Há opiniões de que o Brasil deveria escolher alguns setores para direcionar investimentos e qualificar mão-de-obra. Ser bom em alguns setores. Qual a sua opinião?
Não concordo! Você tem que qualificar tudo, isso é aquela idéia do planejamento central. Você tem que qualificar o que tiver demandando no mercado. Eu estou fazendo, frente à Secretaria do Emprego e Relações do Trabalho, um mega diagnóstico da necessidade de qualificação no Estado de São Paulo. Estou no meio da Caravana do Trabalho, que está cobrindo 645 municípios.
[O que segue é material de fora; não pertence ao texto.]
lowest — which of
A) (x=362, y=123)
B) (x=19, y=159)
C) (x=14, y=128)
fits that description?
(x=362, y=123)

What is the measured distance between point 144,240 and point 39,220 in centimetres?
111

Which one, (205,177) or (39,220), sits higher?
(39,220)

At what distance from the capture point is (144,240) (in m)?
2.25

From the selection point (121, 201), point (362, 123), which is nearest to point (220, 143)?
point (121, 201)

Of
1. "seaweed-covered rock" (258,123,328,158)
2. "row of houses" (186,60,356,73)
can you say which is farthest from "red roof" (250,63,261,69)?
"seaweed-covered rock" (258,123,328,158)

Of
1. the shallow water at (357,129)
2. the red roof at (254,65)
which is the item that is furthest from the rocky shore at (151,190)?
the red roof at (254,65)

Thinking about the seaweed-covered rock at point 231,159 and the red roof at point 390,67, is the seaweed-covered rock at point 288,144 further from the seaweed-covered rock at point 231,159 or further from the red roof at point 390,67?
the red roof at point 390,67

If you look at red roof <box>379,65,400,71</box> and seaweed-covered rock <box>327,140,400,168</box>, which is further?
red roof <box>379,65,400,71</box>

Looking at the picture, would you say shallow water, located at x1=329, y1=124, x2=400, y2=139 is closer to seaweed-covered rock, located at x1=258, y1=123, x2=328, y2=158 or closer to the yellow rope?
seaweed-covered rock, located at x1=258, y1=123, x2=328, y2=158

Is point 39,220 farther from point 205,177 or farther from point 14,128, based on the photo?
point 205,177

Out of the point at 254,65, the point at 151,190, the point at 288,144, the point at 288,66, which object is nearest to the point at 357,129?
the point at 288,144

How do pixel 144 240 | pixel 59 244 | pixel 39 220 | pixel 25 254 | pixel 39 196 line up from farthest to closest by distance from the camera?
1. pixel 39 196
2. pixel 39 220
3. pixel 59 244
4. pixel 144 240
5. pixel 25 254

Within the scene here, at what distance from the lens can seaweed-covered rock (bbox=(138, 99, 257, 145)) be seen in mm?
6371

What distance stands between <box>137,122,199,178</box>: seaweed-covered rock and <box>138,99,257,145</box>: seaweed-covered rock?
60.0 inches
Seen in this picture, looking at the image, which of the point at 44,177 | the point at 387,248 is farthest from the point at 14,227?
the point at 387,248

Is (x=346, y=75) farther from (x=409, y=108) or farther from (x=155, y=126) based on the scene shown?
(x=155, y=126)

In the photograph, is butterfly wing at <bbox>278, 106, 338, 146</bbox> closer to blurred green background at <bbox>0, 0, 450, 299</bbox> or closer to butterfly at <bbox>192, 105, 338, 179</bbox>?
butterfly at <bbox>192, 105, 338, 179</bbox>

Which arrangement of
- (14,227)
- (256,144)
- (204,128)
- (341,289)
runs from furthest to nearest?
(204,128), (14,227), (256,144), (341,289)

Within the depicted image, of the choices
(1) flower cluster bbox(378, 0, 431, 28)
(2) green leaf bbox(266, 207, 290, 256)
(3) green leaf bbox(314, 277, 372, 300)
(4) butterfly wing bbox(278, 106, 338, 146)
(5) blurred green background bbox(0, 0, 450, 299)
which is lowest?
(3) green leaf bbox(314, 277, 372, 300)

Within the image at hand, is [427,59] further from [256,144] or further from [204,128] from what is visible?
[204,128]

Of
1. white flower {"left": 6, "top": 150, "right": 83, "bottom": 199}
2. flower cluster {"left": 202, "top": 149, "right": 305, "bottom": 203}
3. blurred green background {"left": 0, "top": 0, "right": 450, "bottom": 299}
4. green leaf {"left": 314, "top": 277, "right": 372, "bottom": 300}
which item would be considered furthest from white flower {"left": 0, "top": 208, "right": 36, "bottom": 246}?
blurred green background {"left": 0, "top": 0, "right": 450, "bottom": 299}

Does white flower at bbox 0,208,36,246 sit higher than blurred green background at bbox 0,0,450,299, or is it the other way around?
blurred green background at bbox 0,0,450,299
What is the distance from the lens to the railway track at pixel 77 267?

Eu estou em contato direto com os prefeitos em 21 regiões. Faço a aplicação do diagnóstico junto com a Fundação Seade para nós identificarmos nos municípios o que está acontecendo de demanda. Estamos juntando os dados empíricos da Fundação Seade, mais os dados objetivos das prefeituras.
Que histórias o senhor conta das suas ‘andanças’ pelo interior do Estado?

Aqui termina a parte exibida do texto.